In reporting her findings, Khusnutdinova
suggested that the Tatars’ love of work reflected their adoption of Islam. Their
clannishness stemmed from the fact that most of them had lived in rural areas
until relatively recently, and their reputation for cleverness originated from
their past as merchants in Volga Bulgaria.
Concerning the ethnic Russians, the
Tatars and Chuvash said their positive qualities included kindness, generosity
and openness; and their negative ones included laziness and a proclivity to
drink too much. The Russians themselves used exactly the same terms to describe
themselves positively and negatively. According to Khusnutdinova, the positive
features of the Russians are “the reverse side of the negative and therefore
inseparable from the latter.”
And concerning the Chuvash, who are
Christian Turks historically, the Tatars and Russians noted the honesty and
directness of members of that community but said the Chuvash tended to be
sloppy and dirty. Perhaps significantly,
the Chuvash used the same terms, positive and negative, to describe themselves.

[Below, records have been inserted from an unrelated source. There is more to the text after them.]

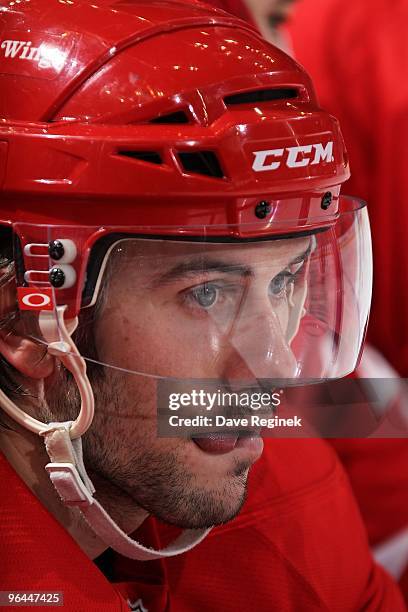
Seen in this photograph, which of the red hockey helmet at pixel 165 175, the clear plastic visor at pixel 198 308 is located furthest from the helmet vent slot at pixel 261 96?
the clear plastic visor at pixel 198 308

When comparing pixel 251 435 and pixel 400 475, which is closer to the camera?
pixel 251 435

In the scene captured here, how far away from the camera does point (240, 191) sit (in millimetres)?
882

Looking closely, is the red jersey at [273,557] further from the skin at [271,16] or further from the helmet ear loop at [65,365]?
the skin at [271,16]

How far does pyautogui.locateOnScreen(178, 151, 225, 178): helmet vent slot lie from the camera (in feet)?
2.90

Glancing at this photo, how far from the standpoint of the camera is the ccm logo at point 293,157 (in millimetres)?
888

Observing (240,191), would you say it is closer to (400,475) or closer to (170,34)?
(170,34)

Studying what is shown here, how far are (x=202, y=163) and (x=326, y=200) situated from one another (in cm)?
14

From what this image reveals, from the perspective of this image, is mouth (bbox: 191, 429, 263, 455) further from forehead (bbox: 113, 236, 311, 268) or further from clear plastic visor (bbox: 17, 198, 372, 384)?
forehead (bbox: 113, 236, 311, 268)

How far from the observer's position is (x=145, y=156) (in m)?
0.89

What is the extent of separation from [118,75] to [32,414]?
322 millimetres

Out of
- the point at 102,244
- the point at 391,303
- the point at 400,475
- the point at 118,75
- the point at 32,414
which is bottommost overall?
the point at 400,475

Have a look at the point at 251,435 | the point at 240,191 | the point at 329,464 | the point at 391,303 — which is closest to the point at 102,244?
the point at 240,191

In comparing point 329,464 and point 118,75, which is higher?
point 118,75

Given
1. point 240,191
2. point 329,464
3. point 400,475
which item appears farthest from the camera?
point 400,475
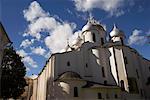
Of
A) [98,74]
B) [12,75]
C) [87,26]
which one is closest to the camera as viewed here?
[12,75]

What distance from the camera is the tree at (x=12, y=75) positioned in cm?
2666

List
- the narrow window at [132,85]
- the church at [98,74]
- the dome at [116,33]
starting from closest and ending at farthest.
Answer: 1. the church at [98,74]
2. the narrow window at [132,85]
3. the dome at [116,33]

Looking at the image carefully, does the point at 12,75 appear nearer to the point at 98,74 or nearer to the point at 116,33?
the point at 98,74

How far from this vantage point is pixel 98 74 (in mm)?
34125

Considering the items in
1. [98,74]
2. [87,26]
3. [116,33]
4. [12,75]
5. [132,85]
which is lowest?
[132,85]

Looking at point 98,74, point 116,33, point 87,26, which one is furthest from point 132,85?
point 87,26

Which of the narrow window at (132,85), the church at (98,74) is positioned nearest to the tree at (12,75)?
the church at (98,74)

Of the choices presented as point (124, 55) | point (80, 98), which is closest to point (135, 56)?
point (124, 55)

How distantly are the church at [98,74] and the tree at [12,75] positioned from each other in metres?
4.95

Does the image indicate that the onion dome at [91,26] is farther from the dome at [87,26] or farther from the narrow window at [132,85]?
the narrow window at [132,85]

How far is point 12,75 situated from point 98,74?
46.8ft

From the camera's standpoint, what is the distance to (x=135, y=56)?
36594 mm

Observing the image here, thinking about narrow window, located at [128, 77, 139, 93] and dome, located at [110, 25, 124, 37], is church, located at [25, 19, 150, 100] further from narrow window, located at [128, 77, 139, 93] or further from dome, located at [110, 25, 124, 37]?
dome, located at [110, 25, 124, 37]

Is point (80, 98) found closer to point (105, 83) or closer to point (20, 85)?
point (105, 83)
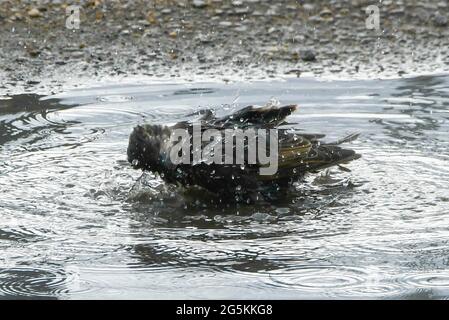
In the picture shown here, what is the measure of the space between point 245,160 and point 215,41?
4.54 meters

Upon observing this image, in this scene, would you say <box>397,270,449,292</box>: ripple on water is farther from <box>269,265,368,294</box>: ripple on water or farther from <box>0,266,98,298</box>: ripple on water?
<box>0,266,98,298</box>: ripple on water

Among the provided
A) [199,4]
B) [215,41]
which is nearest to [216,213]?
[215,41]

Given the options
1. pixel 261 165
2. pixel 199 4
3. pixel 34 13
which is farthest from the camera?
pixel 199 4

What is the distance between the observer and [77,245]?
279 inches

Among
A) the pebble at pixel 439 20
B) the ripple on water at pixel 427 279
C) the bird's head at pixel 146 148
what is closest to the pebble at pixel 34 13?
the pebble at pixel 439 20

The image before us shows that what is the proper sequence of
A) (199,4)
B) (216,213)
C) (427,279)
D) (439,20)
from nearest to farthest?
(427,279), (216,213), (439,20), (199,4)

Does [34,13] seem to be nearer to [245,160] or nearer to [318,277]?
[245,160]

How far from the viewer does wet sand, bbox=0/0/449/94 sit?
37.6ft

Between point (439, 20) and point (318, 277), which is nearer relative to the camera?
point (318, 277)

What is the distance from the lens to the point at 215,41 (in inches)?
481

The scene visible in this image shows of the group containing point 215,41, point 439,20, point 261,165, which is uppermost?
point 439,20

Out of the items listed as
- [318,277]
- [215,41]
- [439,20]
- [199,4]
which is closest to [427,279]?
[318,277]

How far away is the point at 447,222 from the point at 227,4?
595cm

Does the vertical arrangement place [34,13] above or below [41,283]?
above
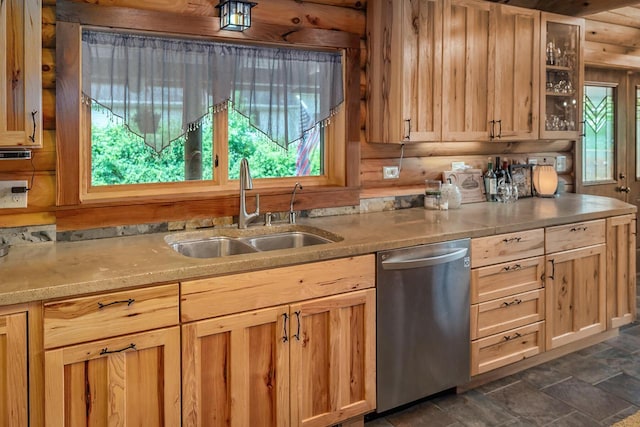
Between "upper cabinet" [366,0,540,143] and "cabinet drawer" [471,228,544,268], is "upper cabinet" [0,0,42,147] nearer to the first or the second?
"upper cabinet" [366,0,540,143]

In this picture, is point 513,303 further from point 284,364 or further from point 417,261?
point 284,364

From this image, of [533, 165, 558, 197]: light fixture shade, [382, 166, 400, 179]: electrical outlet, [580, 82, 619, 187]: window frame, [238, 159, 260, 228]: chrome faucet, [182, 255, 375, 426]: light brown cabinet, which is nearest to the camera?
[182, 255, 375, 426]: light brown cabinet

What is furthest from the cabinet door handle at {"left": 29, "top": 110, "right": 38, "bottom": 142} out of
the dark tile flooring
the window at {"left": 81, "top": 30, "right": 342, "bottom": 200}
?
the dark tile flooring

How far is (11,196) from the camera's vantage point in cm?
227

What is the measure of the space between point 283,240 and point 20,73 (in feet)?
4.66

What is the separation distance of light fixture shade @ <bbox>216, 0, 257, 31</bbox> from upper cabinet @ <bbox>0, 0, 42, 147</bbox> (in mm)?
869

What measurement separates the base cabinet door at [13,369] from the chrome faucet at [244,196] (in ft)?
3.99

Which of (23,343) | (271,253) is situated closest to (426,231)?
(271,253)

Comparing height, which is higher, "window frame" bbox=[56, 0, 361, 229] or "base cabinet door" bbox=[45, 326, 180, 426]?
"window frame" bbox=[56, 0, 361, 229]

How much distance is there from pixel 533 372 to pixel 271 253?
1.90 metres

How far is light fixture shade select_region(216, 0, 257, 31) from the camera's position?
2.54 meters

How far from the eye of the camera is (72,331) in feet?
5.76

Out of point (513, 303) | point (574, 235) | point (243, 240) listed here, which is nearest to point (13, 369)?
point (243, 240)

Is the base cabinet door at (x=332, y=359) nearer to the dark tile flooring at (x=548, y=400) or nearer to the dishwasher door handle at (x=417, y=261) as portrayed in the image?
the dishwasher door handle at (x=417, y=261)
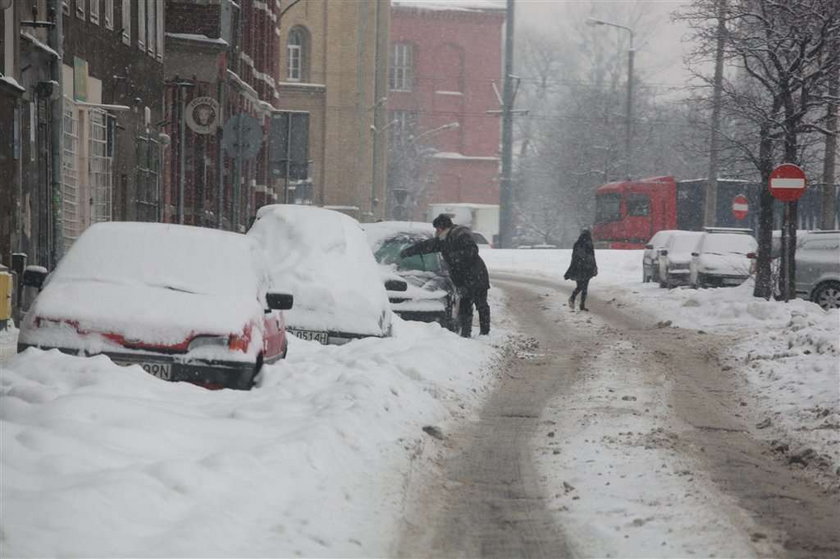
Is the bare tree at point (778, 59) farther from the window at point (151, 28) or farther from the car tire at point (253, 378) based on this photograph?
the car tire at point (253, 378)

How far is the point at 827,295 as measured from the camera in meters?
28.4

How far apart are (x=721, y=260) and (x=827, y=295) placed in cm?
777

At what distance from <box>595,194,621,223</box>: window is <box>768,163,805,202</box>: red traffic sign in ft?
115

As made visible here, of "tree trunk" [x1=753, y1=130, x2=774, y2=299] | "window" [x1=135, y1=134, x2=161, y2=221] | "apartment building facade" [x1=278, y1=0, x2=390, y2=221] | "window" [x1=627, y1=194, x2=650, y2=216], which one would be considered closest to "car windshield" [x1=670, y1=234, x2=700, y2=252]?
"tree trunk" [x1=753, y1=130, x2=774, y2=299]

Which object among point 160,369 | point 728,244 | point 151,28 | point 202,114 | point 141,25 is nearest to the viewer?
point 160,369

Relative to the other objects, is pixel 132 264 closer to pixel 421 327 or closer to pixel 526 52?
pixel 421 327

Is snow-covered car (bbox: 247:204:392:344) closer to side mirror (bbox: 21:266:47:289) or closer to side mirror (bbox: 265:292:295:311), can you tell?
side mirror (bbox: 265:292:295:311)

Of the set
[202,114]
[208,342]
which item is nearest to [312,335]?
[208,342]

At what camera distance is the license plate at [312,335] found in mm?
15281

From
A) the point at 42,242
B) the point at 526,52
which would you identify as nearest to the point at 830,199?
the point at 42,242

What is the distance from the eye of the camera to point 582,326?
25625mm

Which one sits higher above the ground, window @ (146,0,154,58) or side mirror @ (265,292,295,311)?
window @ (146,0,154,58)

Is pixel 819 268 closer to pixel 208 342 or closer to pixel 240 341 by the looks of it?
pixel 240 341

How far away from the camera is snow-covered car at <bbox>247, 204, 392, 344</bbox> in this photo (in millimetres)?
15344
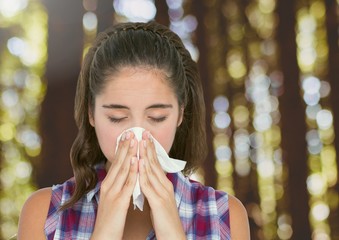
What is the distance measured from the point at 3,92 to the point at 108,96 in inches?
72.6

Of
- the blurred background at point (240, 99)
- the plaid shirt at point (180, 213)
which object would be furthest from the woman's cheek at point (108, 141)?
the blurred background at point (240, 99)

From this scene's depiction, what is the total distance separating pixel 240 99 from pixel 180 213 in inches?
67.4

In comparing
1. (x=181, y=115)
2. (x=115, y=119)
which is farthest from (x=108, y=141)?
(x=181, y=115)

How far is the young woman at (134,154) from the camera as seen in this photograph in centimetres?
85

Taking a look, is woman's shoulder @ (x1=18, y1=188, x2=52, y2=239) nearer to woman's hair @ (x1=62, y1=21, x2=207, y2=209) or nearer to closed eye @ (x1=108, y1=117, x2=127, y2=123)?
woman's hair @ (x1=62, y1=21, x2=207, y2=209)

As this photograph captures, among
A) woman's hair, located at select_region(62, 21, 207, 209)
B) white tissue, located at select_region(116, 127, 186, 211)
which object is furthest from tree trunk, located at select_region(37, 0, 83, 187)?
white tissue, located at select_region(116, 127, 186, 211)

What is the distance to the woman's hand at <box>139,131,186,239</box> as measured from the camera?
851 millimetres

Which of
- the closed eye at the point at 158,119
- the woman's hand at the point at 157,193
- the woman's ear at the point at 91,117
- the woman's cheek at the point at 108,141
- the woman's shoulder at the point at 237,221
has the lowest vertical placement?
the woman's shoulder at the point at 237,221

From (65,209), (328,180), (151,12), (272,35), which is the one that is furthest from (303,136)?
(65,209)

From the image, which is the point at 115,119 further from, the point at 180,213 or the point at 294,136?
the point at 294,136

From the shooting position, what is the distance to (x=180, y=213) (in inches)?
38.3

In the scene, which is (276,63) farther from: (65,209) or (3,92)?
(65,209)

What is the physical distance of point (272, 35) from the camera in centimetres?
269

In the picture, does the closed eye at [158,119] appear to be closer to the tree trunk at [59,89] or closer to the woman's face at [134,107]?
the woman's face at [134,107]
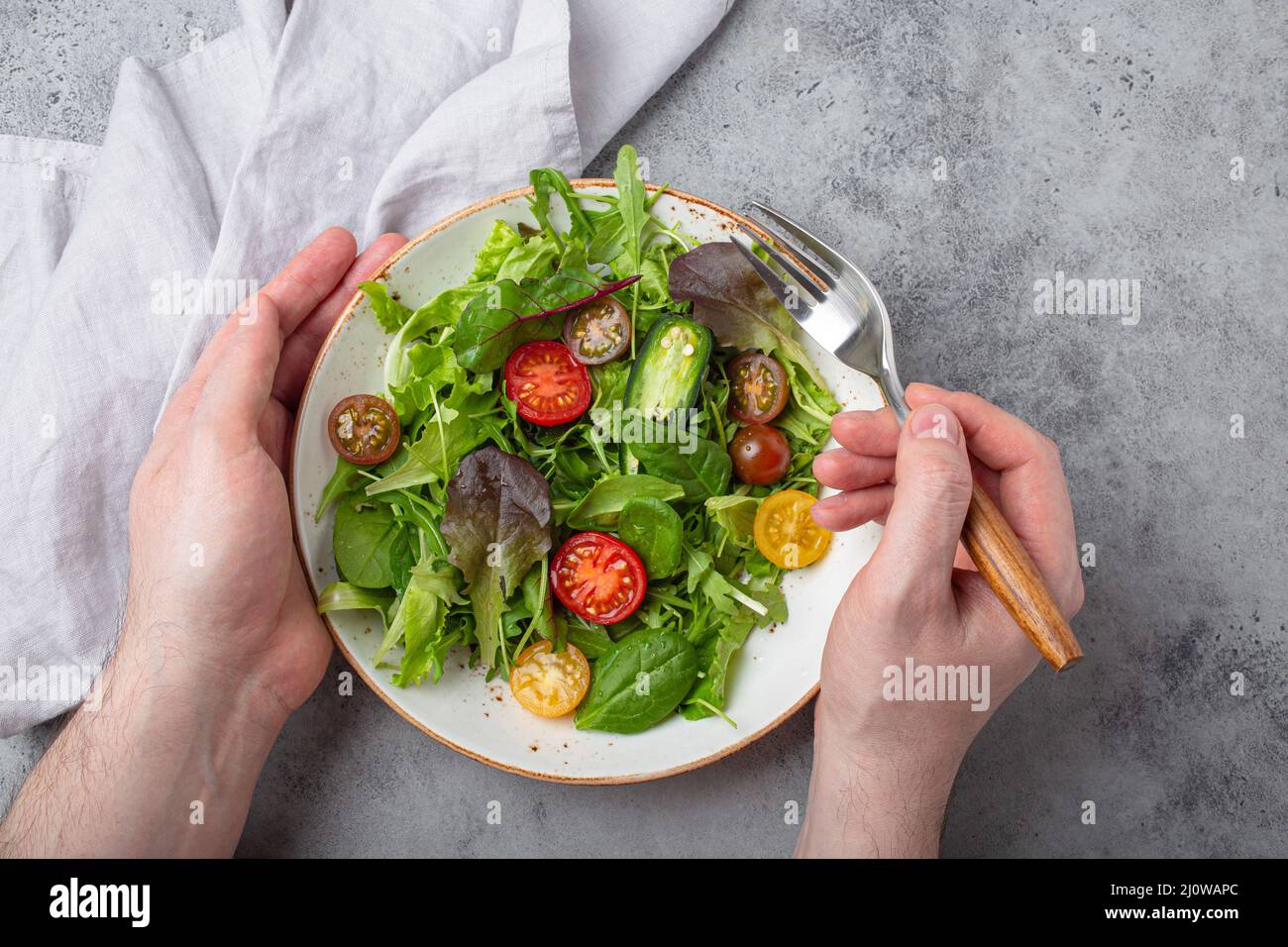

Khusnutdinova notes that Gennady Matveyev, an expert on the Chuvash, provides
an explanation for this pattern. He says that “for the overwhelming majority of
the Chuvash, they ‘stereotypically’ seek to live by their own labor... They
remain attached to the land. They
accepted Orthodoxy not so long ago, in the 16th century, and
therefore they still display aspect of agrarian pagan cults.” And as a result,
both they and others view them as sloppy or dirty.